According to the CAC’s proposed regulation, companies providing generative AI services must prevent false information and content that is discriminatory or harmful to intellectual property or personal privacy rights. Firms should also ensure that their products uphold Chinese socialist values and do not generate content advocating violence, subversion, pornography or that disrupt economic or social order.
A 2018 regulation covering online information services that can influence public opinion mandates that generative AI products satisfy a CAC security assessment before being accessible to the public, the nation’s internet regulator said.
ChatGPT is officially unavailable in China. However, domestic players are speedily working on launching similar technologies.
Beijing is cautious of the risks posed by the rapid domestic interest and developments in AI. Some state-run media outlets have warned of a “market bubble” and “excessive hype” about AI, with one daily suggesting that ChatGPT may corrupt users’ moral judgment, the SCMP reported in mid-April.
On April 10, the Payment & Clearing Association of China—overseen by the country’s central bank—urged workers to be vigilant about the risks these services pose at work, and to avoid uploading sensitive and confidential information to them.

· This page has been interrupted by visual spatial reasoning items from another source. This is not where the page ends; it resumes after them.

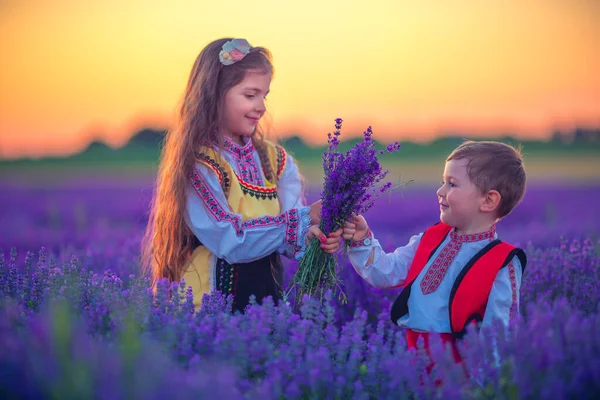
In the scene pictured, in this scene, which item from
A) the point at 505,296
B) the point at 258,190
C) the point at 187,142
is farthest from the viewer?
the point at 258,190

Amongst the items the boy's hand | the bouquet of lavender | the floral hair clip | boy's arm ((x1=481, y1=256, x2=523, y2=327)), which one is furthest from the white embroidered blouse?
boy's arm ((x1=481, y1=256, x2=523, y2=327))

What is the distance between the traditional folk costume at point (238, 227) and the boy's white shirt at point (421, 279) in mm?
374

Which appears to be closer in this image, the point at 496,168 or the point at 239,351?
the point at 239,351

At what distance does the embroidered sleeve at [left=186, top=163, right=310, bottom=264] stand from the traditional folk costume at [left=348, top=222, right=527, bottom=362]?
1.05ft

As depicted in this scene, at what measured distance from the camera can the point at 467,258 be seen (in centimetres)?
271

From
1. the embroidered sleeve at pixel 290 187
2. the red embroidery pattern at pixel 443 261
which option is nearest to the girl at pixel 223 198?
the embroidered sleeve at pixel 290 187

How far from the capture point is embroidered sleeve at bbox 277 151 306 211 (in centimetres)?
360

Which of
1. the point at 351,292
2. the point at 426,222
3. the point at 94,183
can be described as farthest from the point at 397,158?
the point at 351,292

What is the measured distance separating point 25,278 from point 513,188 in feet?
7.19

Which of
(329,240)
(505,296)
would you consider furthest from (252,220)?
(505,296)

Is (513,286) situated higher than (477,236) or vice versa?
(477,236)

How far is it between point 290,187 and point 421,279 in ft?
3.82

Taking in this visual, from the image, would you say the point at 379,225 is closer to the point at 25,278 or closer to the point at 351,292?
the point at 351,292

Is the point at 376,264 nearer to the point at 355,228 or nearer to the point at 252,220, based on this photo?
the point at 355,228
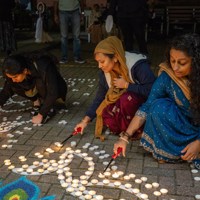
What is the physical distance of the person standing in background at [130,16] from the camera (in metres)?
6.86

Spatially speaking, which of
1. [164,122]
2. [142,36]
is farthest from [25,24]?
[164,122]

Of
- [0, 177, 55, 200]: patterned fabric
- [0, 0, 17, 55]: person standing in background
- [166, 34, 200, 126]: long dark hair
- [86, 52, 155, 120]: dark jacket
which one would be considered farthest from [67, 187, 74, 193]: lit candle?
[0, 0, 17, 55]: person standing in background

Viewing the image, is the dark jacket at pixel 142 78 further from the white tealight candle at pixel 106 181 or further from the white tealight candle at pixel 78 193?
the white tealight candle at pixel 78 193

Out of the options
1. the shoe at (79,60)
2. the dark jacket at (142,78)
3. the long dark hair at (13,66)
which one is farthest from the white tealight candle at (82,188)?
the shoe at (79,60)

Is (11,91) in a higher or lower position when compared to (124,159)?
higher

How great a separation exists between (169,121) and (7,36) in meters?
6.39

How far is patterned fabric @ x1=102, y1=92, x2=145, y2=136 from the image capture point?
3545mm

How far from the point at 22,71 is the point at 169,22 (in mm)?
9240

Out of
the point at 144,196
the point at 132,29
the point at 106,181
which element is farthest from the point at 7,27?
the point at 144,196

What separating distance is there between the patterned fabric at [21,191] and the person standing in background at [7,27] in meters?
5.98

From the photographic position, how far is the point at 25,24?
1492cm

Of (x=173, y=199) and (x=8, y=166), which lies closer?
(x=173, y=199)

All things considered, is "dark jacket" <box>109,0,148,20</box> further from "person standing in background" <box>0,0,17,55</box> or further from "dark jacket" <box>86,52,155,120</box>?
"dark jacket" <box>86,52,155,120</box>

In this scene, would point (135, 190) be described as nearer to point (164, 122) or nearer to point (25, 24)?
point (164, 122)
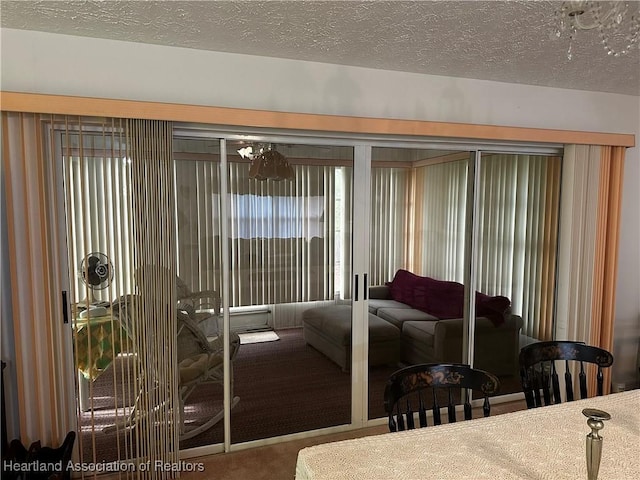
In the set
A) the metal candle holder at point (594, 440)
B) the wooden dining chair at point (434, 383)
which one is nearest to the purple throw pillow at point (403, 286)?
the wooden dining chair at point (434, 383)

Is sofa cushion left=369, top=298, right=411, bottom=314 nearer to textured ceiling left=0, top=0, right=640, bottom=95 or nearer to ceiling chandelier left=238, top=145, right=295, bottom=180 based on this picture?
ceiling chandelier left=238, top=145, right=295, bottom=180

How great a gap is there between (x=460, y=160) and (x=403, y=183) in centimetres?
50

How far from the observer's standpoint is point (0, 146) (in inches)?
86.1

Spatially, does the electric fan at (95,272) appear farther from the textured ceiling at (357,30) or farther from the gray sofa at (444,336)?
the gray sofa at (444,336)

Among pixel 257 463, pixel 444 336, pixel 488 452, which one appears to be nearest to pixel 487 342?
pixel 444 336

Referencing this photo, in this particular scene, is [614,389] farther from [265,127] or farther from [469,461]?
[265,127]

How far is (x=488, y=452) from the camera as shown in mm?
1521

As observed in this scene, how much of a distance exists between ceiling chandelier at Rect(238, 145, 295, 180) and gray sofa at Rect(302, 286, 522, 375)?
0.94 m

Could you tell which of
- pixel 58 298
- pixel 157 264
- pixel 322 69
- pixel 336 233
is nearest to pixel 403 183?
pixel 336 233

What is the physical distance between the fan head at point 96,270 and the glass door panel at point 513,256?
98.7 inches

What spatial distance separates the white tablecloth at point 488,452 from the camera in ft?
4.59

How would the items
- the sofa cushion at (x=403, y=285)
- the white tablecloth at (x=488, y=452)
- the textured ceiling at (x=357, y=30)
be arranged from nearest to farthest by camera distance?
the white tablecloth at (x=488, y=452) → the textured ceiling at (x=357, y=30) → the sofa cushion at (x=403, y=285)

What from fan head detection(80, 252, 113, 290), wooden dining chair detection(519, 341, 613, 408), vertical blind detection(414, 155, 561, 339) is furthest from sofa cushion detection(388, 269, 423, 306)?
fan head detection(80, 252, 113, 290)

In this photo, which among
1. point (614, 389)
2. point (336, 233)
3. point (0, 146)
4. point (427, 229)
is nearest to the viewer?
point (0, 146)
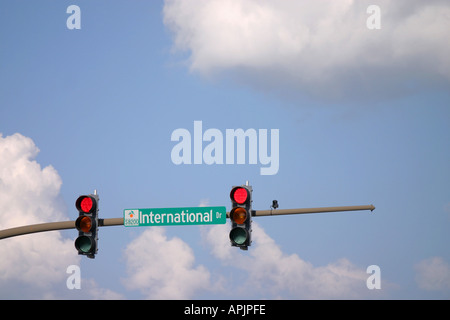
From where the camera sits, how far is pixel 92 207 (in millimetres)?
12477

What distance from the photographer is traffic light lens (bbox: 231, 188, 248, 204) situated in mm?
12266

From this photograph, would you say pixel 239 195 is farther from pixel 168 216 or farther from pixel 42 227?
pixel 42 227

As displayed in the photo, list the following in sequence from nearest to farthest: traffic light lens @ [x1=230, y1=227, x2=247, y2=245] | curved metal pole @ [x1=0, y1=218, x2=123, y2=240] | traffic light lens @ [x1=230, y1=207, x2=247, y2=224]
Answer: traffic light lens @ [x1=230, y1=227, x2=247, y2=245], traffic light lens @ [x1=230, y1=207, x2=247, y2=224], curved metal pole @ [x1=0, y1=218, x2=123, y2=240]

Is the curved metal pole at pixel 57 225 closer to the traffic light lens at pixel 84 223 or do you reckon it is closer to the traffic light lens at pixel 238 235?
the traffic light lens at pixel 84 223

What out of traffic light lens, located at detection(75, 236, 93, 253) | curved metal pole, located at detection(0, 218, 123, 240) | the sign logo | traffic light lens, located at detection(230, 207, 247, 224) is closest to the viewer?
traffic light lens, located at detection(230, 207, 247, 224)

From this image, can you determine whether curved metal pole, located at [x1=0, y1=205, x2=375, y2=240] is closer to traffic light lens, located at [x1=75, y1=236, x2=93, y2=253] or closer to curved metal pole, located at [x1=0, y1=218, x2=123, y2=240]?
curved metal pole, located at [x1=0, y1=218, x2=123, y2=240]

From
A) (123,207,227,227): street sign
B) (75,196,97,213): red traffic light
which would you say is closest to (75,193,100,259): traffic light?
(75,196,97,213): red traffic light

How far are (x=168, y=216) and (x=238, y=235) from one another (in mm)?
2361

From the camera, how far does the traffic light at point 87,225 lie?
12336 millimetres

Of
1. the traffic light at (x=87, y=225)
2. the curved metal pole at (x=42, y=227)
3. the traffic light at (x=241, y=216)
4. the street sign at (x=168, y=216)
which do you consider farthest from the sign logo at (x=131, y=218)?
the traffic light at (x=241, y=216)
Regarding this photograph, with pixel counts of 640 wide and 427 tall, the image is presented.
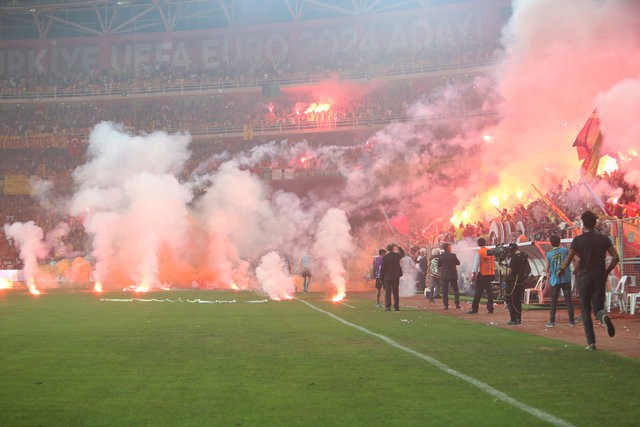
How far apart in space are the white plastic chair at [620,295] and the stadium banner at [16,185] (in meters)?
43.0

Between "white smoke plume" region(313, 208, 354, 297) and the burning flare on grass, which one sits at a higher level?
"white smoke plume" region(313, 208, 354, 297)

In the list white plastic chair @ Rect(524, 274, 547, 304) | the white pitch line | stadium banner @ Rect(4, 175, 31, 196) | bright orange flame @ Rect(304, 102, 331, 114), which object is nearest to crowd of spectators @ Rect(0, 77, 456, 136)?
bright orange flame @ Rect(304, 102, 331, 114)

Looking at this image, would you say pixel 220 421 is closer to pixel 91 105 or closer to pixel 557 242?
pixel 557 242

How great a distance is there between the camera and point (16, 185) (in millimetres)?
52438

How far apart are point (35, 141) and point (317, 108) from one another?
19.7 m

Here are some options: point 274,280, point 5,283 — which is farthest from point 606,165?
point 5,283

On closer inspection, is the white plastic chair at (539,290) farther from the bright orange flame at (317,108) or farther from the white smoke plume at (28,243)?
the bright orange flame at (317,108)

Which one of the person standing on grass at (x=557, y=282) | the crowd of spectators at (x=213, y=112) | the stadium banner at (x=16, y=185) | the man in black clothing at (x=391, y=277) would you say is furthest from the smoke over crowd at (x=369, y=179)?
the person standing on grass at (x=557, y=282)

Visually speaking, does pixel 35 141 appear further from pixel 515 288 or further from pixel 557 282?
pixel 557 282

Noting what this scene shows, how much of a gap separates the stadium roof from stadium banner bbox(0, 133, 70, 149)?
8.51m

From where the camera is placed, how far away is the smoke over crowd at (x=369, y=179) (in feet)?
86.0

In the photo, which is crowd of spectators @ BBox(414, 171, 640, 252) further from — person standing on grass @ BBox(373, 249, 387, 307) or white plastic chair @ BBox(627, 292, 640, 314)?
person standing on grass @ BBox(373, 249, 387, 307)

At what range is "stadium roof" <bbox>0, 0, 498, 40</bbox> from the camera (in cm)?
5631

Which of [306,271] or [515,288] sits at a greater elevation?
[306,271]
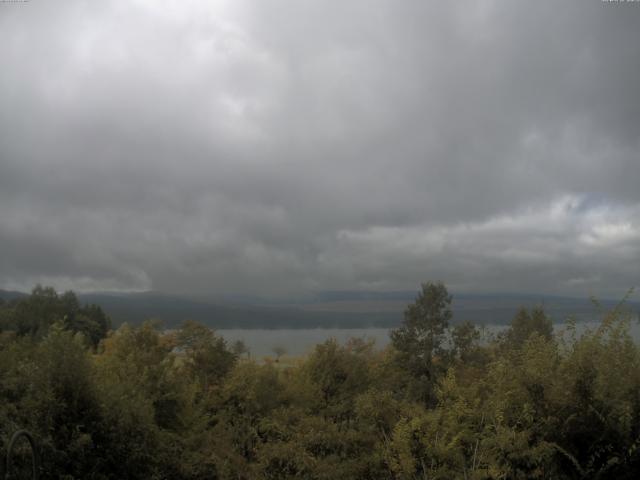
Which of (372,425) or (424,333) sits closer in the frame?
(372,425)

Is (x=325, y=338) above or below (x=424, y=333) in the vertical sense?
above

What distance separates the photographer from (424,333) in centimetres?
3550

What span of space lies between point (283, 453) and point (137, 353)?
7.96 m

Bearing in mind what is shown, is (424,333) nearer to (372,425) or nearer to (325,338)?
(325,338)

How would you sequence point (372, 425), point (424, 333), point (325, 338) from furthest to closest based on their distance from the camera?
point (424, 333) → point (325, 338) → point (372, 425)

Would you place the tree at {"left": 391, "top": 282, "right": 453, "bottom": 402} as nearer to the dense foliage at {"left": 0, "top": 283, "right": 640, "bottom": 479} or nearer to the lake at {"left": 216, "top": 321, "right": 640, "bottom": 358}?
the lake at {"left": 216, "top": 321, "right": 640, "bottom": 358}

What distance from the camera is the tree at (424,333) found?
111 ft

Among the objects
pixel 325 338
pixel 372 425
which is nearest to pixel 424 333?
pixel 325 338

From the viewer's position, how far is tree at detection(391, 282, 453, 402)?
33.8m

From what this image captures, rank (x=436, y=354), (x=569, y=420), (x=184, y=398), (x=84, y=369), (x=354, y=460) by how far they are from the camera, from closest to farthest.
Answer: (x=569, y=420) < (x=84, y=369) < (x=354, y=460) < (x=184, y=398) < (x=436, y=354)

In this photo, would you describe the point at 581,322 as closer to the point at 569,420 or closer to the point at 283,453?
the point at 569,420

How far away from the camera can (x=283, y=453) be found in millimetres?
11719

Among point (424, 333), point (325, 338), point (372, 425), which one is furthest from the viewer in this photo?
point (424, 333)

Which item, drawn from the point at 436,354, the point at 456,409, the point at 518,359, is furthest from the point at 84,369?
the point at 436,354
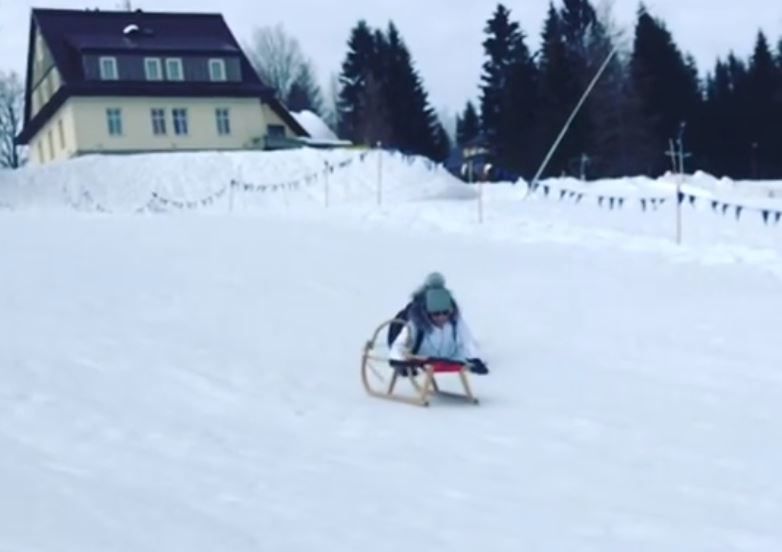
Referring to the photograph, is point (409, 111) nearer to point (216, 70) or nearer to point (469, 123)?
point (216, 70)

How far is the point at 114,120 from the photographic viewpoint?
188 feet

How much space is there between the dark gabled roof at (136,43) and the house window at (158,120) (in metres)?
0.88

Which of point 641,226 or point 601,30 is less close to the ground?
point 601,30

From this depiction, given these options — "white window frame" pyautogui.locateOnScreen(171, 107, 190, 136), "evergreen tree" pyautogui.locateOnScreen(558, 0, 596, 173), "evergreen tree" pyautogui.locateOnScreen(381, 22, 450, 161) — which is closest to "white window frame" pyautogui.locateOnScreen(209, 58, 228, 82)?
"white window frame" pyautogui.locateOnScreen(171, 107, 190, 136)

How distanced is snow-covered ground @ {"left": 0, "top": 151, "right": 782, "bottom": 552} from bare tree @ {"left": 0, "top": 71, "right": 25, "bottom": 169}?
61.7 meters

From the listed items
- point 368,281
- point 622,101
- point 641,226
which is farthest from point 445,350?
point 622,101

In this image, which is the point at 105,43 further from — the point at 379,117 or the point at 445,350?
the point at 445,350

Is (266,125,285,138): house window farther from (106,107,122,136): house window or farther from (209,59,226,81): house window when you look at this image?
(106,107,122,136): house window

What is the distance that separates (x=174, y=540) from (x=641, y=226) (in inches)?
832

The CAC is currently soliciting feedback regarding its proposed rules until May 10.
Beijing’s actions come as governments globally aim to slow and moderate rapid developments in the field. Other states are also pondering regulations to rein in generative AI.
For example, the EU is debating the Artificial Intelligence Act. It was first proposed in 2021 to govern AI platforms based on their relative risk. Yet, the EU’s approach differs from China’s draft rules and may impose stiff compliance burdens on firms, if the implementation of the General Data Protection Regulation is any guide. Beijing’s draft rules mainly seem concerned with content moderation.